Task to carry out
Starting at the line that holds "Load image into Gallery viewer, Satin Bow", quote every line through the end of the records, both boundary lines included. Omit the pictures.

Provided records
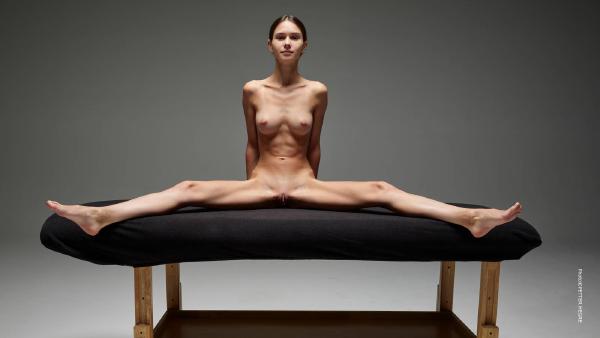Leona nøgen massage kunst
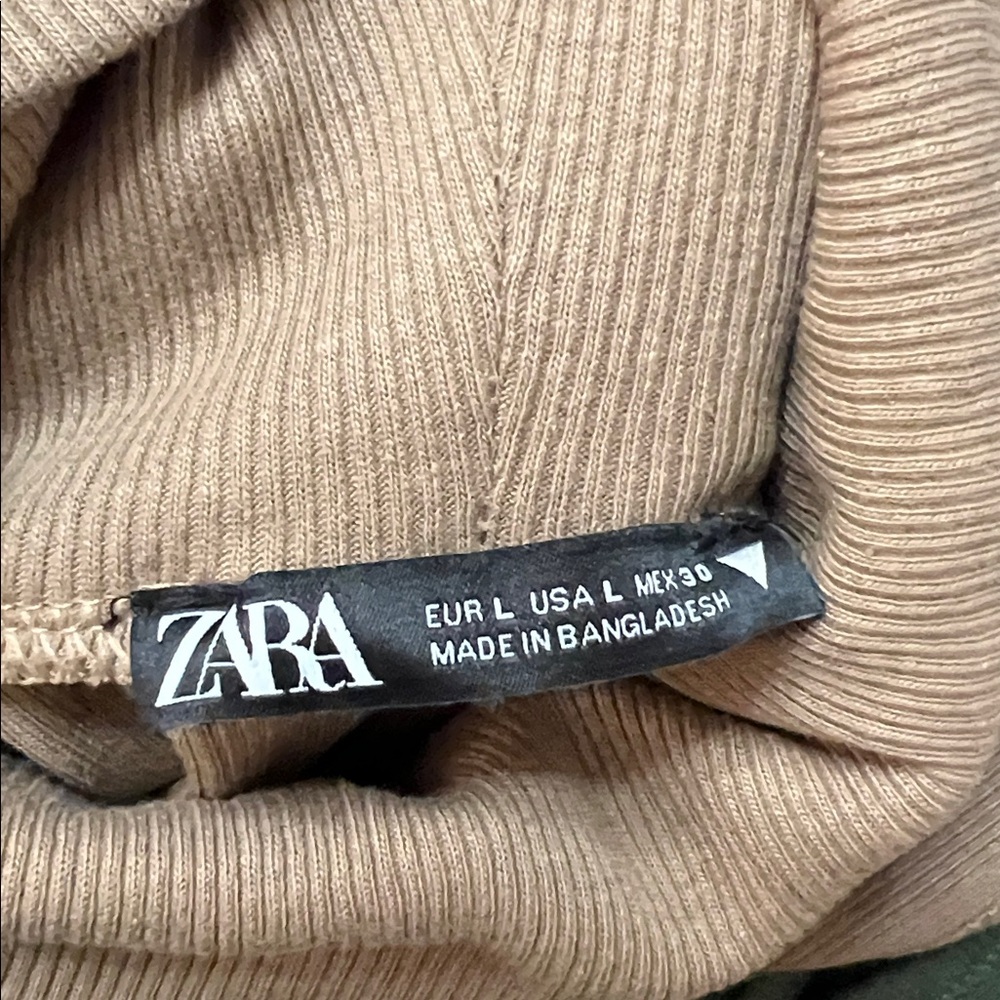 Zara HIGH COLLAR RIB DRESS in LARGE - Picture 3 of 7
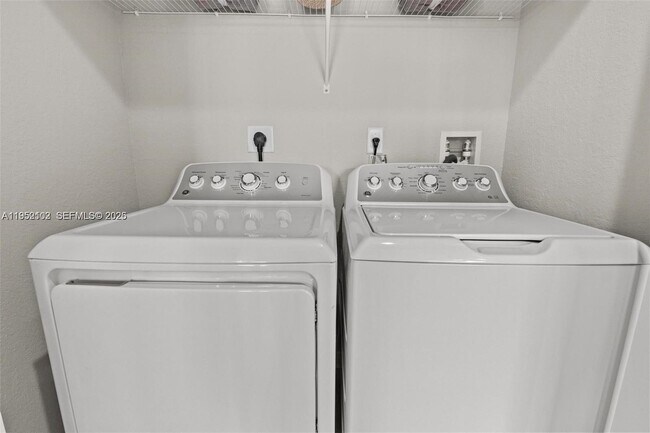 Building Photo - 436 10th Ct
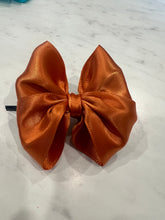 Load image into Gallery viewer, Satin Bow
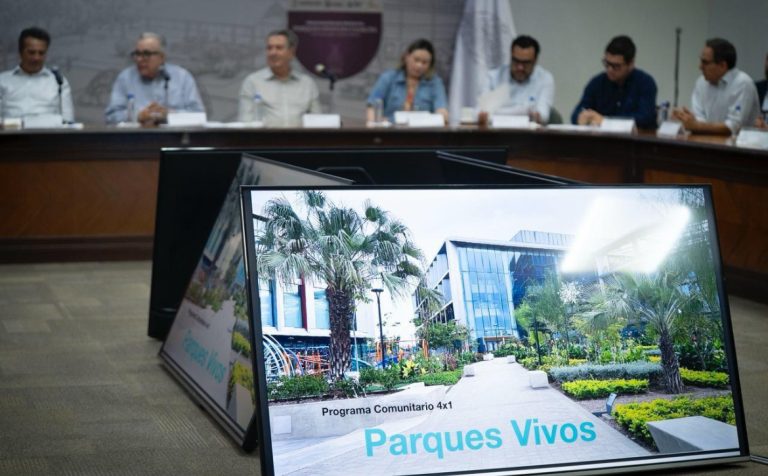Se suma Jesús Vizcarra a la política… pública en Culiacán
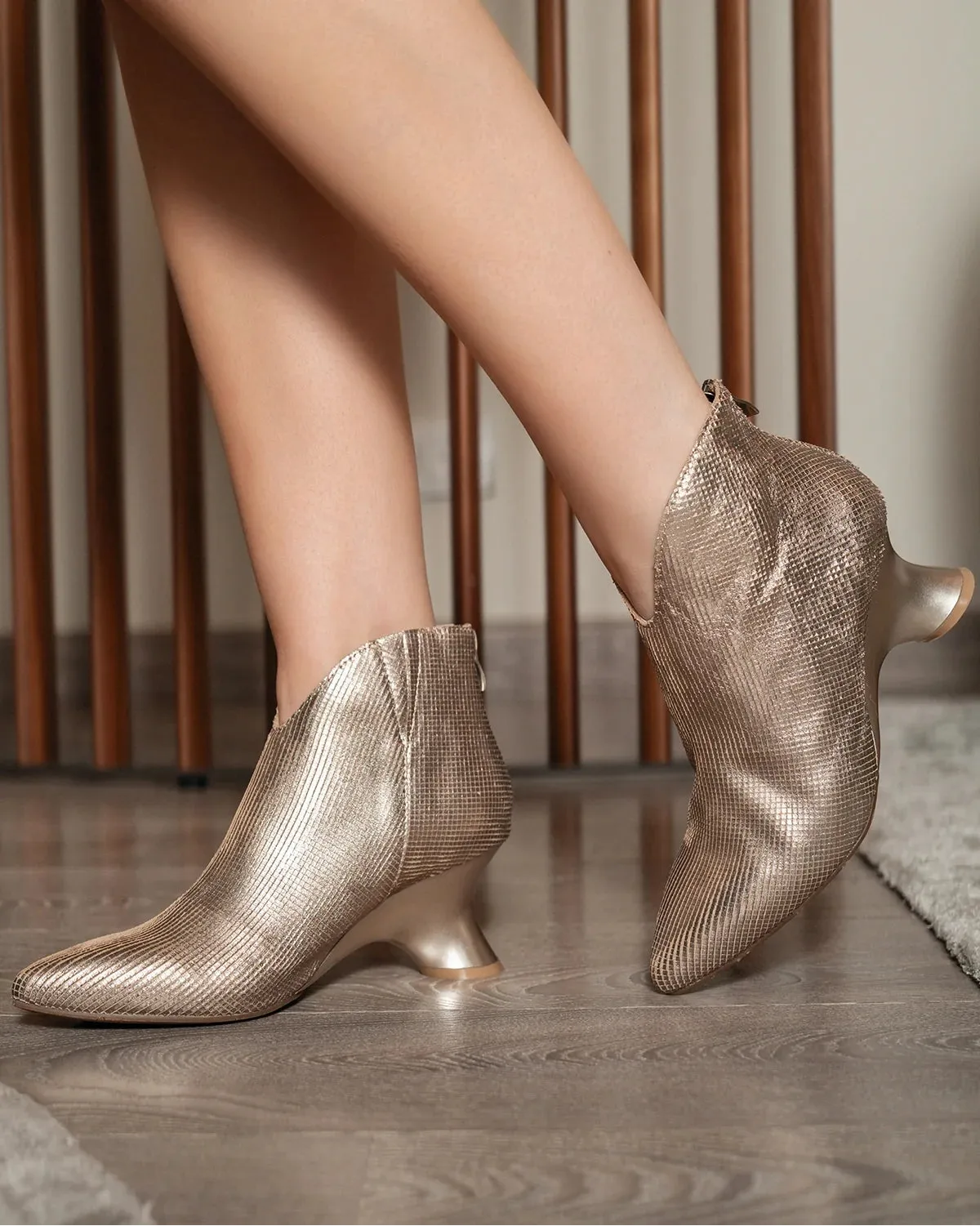 Phoebe Pack Guard Stylish Booties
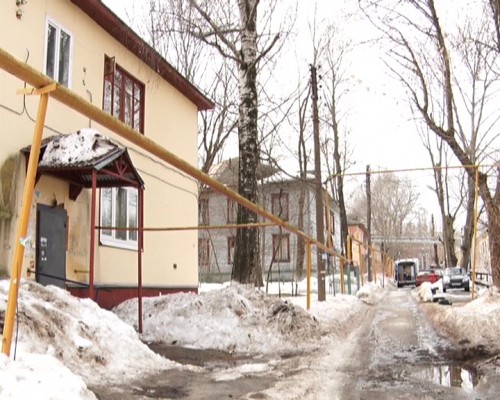 Глыба льда упала на газовую трубу в Советском районе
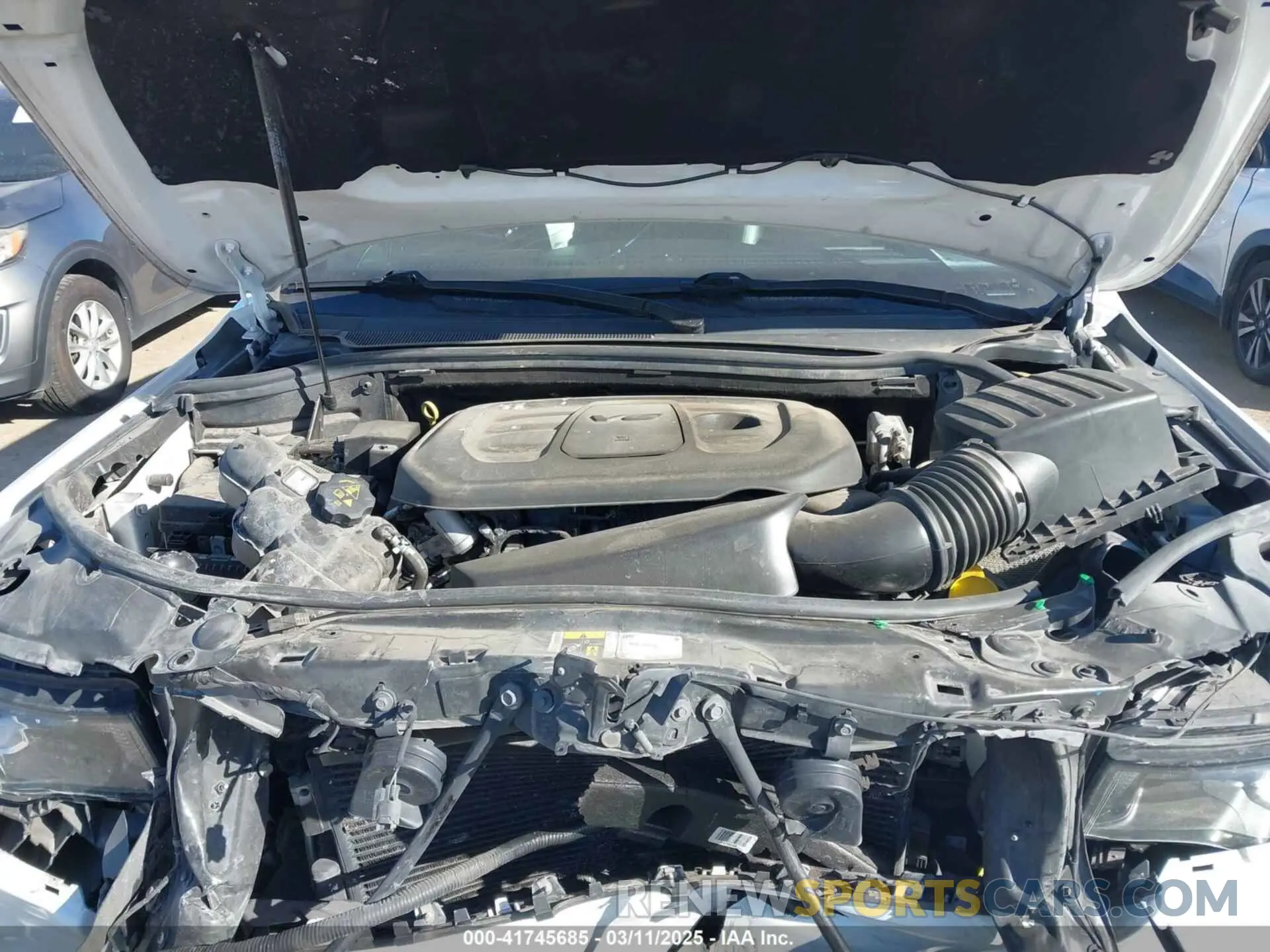 10 Photograph of a damaged car 1C4RJEAG0LC370994 JEEP GRAND CHEROKEE 2020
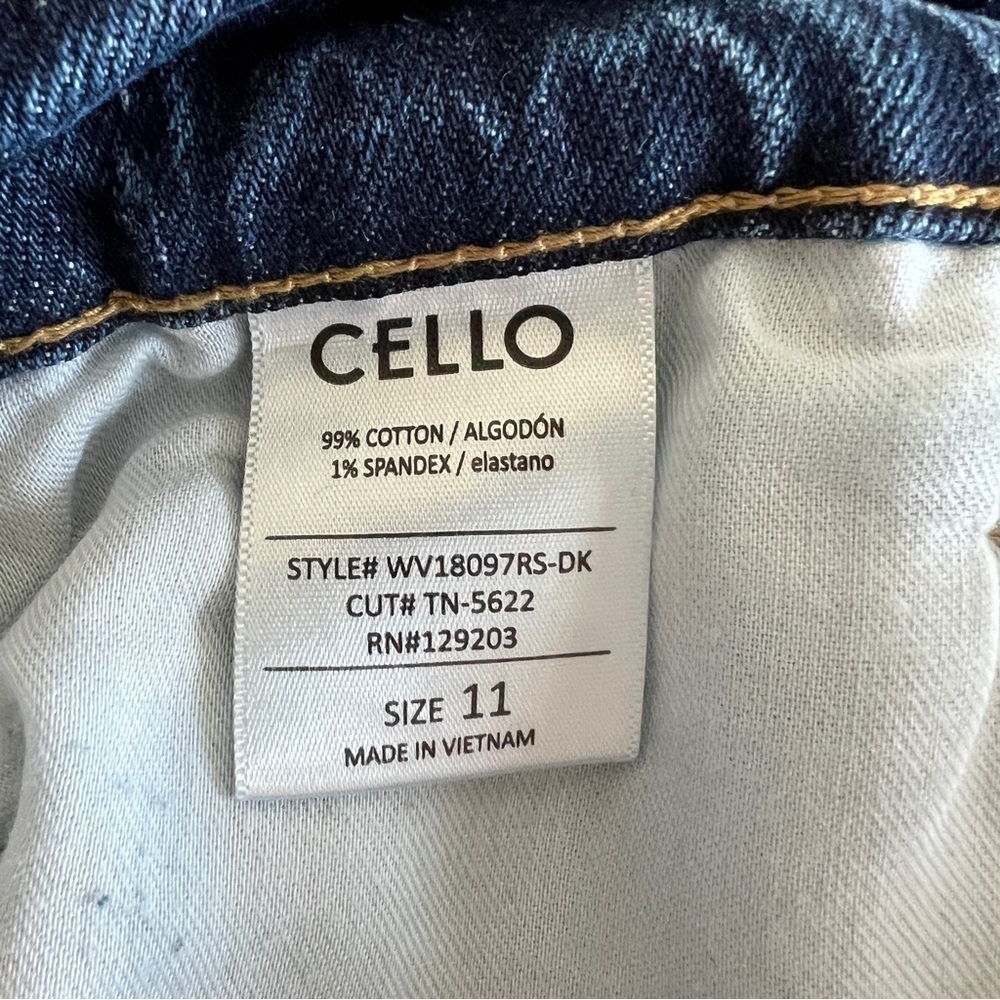 CELLO Super High Rise Dad Jean Medium Wash Button Fly Distressed Raw Hem Size 11 - Picture 8 of 11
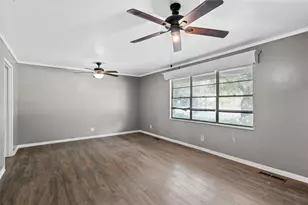 733 W 5th St, McGregor, TX 76657 - Photo 12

Response to the exercise
 Load image into Gallery viewer, Satin Bow
Se suma Jesús Vizcarra a la política… pública en Culiacán
 Phoebe Pack Guard Stylish Booties
 Глыба льда упала на газовую трубу в Советском районе
 10 Photograph of a damaged car 1C4RJEAG0LC370994 JEEP GRAND CHEROKEE 2020
 CELLO Super High Rise Dad Jean Medium Wash Button Fly Distressed Raw Hem Size 11 - Picture 8 of 11
 733 W 5th St, McGregor, TX 76657 - Photo 12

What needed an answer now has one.